NEW laws will better place Australia on the global stage for resolving international commercial disputes.
Attorney-General, Robert McClelland, has welcomed the passage of Amendments to the International Arbitration Act, which he said will help make Australia “a significant player in the booming international commercial dispute resolution market”.
“Arbitration is increasingly being used as the preferred option for resolving business and commercial disputes because it is quicker, less expensive and less formal than litigation,” McClelland said.
Amendments to the International Arbitration Act will promote greater efficiency in the arbitration process through the adoption of international best practice in arbitration law, McClelland said.

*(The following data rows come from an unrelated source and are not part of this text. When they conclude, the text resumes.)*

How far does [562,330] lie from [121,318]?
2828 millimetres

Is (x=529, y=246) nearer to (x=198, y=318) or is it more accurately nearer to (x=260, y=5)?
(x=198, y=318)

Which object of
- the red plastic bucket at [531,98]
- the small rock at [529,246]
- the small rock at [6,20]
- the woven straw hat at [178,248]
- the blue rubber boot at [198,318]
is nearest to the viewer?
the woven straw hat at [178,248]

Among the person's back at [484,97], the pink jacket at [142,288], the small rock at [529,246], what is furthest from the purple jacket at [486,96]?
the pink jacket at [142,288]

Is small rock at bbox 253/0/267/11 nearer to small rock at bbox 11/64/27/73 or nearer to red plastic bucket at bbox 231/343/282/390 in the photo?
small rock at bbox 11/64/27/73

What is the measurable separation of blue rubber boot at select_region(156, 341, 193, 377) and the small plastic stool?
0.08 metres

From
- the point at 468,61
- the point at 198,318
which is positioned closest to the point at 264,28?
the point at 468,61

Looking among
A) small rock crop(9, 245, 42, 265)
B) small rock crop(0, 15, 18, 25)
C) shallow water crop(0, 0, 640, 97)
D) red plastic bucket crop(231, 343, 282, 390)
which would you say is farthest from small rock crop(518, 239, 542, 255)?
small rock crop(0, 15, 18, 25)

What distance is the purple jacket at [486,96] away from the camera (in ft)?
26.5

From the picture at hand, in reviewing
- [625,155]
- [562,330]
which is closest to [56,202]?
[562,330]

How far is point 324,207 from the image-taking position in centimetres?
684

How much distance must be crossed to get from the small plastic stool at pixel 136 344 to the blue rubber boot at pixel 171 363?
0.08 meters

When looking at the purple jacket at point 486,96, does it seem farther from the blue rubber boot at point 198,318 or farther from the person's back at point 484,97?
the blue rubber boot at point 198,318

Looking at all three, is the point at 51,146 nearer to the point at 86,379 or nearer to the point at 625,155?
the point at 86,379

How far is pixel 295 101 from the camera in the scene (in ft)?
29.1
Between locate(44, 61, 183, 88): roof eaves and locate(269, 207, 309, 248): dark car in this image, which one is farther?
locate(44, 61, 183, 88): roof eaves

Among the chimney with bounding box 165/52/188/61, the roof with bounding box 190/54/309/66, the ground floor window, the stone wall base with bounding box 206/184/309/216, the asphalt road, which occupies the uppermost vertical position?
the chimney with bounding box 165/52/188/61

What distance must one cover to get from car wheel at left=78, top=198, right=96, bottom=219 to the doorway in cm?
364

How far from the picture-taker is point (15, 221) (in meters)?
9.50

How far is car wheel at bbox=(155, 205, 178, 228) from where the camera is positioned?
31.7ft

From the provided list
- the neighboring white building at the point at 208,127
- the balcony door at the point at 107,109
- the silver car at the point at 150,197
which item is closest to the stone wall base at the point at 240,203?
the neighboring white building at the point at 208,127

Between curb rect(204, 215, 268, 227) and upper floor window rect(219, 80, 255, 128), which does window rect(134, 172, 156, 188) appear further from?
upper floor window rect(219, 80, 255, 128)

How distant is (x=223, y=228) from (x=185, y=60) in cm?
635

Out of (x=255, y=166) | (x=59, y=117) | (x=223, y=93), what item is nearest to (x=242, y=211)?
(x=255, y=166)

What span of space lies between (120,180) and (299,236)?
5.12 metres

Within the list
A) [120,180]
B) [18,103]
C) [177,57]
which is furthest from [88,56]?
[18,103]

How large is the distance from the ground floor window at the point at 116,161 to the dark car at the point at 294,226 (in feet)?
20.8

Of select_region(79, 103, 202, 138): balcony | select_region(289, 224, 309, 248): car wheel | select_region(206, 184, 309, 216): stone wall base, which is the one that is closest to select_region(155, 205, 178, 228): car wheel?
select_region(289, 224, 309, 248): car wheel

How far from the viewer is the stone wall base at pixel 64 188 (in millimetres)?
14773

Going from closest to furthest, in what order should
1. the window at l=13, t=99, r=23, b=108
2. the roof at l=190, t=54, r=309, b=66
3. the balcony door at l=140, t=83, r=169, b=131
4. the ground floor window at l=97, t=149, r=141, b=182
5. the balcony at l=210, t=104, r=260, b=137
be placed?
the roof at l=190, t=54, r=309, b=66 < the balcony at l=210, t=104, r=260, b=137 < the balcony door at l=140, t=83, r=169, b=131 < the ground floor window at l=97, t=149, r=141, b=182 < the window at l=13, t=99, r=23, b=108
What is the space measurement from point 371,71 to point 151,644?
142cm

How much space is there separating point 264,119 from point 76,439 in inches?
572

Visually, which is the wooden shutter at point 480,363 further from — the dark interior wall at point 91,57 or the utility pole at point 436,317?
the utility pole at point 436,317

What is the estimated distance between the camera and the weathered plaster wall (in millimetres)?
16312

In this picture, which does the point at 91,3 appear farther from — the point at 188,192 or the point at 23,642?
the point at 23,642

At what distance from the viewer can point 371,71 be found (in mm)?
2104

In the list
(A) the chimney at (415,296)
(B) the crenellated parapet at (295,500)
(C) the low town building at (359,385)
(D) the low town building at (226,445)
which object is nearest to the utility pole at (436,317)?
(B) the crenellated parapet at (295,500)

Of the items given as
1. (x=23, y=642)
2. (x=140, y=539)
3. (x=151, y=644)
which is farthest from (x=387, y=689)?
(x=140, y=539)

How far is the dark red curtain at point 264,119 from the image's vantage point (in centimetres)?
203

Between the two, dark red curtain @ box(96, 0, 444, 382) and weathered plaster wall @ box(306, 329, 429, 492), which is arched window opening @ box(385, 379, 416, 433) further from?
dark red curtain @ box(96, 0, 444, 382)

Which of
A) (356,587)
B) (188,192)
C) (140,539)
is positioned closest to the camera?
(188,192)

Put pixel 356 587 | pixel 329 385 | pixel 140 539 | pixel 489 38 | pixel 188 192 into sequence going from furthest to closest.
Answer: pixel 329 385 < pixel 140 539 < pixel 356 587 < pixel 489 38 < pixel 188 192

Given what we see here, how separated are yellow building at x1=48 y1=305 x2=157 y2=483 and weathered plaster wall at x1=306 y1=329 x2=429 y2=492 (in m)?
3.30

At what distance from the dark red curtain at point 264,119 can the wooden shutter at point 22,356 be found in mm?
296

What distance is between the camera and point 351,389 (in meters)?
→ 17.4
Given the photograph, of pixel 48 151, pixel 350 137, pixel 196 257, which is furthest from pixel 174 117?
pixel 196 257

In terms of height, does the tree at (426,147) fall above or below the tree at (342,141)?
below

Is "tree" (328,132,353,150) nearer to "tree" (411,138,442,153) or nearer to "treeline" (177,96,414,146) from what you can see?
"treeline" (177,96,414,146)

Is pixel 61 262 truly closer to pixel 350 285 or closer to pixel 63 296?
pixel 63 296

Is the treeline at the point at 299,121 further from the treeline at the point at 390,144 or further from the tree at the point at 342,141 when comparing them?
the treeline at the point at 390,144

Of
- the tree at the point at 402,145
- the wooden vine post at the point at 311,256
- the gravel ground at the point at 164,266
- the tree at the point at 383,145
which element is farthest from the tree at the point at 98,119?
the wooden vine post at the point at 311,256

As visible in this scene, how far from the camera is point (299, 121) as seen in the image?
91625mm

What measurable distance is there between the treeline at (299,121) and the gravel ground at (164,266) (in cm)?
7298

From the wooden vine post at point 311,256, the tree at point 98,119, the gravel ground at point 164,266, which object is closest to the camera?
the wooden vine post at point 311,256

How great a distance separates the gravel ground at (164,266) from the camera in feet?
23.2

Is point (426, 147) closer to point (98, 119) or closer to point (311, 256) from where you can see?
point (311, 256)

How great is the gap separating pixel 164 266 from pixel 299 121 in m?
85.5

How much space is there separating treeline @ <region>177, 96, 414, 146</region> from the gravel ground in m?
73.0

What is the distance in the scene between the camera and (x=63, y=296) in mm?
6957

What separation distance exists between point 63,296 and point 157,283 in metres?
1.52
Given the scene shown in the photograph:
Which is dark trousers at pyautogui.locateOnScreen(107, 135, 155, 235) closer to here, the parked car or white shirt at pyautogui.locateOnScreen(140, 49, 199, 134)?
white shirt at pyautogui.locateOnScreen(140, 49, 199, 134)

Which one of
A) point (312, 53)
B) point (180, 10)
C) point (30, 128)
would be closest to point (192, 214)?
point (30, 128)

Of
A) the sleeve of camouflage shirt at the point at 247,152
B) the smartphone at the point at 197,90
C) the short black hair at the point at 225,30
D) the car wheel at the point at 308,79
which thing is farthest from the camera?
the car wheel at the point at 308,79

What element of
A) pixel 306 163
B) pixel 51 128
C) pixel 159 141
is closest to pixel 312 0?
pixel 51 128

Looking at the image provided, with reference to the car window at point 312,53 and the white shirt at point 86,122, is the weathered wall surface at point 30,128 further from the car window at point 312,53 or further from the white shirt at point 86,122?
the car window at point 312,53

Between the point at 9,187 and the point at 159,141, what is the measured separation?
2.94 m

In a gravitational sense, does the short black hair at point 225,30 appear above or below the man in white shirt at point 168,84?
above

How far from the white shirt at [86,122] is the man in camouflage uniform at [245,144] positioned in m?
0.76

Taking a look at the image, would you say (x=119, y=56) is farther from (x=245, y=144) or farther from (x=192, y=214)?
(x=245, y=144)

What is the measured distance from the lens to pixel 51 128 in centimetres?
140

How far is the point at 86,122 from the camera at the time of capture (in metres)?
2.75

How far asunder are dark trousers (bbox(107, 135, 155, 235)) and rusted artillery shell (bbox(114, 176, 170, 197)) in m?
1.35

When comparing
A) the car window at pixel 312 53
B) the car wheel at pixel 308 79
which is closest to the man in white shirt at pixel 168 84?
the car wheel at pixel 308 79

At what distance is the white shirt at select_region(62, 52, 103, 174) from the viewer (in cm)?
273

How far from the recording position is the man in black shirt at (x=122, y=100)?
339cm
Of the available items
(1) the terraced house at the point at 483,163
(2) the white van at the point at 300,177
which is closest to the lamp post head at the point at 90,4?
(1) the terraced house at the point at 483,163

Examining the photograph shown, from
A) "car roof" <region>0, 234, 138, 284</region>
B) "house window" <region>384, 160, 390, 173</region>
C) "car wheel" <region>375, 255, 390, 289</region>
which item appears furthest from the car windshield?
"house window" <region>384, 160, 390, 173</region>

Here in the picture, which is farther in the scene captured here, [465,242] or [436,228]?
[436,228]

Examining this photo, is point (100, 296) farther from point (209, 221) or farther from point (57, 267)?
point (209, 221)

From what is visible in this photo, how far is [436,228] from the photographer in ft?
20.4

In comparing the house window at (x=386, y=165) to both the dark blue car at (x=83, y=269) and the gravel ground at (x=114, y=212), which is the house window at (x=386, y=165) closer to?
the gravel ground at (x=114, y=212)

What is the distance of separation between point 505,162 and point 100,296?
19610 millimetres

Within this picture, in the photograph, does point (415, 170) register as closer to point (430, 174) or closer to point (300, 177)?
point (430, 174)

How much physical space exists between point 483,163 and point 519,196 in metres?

Passage of these reforms follows recent agreement by the States and Territories to adopt uniform national laws on domestic arbitration based on the United Nations Commission on International Trade Law (UNCITRAL).
Changes to the International Arbitration Act and the adoption of a new model law for domestic arbitration means that Australia will now have a harmonised system for both domestic and international arbitration.
These reforms will be complemented by the establishment of the Australian International Disputes Centre in Sydney later this year.
McClelland said the Centre will feature world class communication, audiovisual and video conferencing facilities, tribunal facilities, conference rooms and access to translation and transcription services.
By creating a more uniform framework for regulating commercial arbitration, the reforms to the International Arbitration Act and the domestic Commercial Arbitration Acts will be an important driver in establishing Australia as key centre for international arbitration, the A-G said.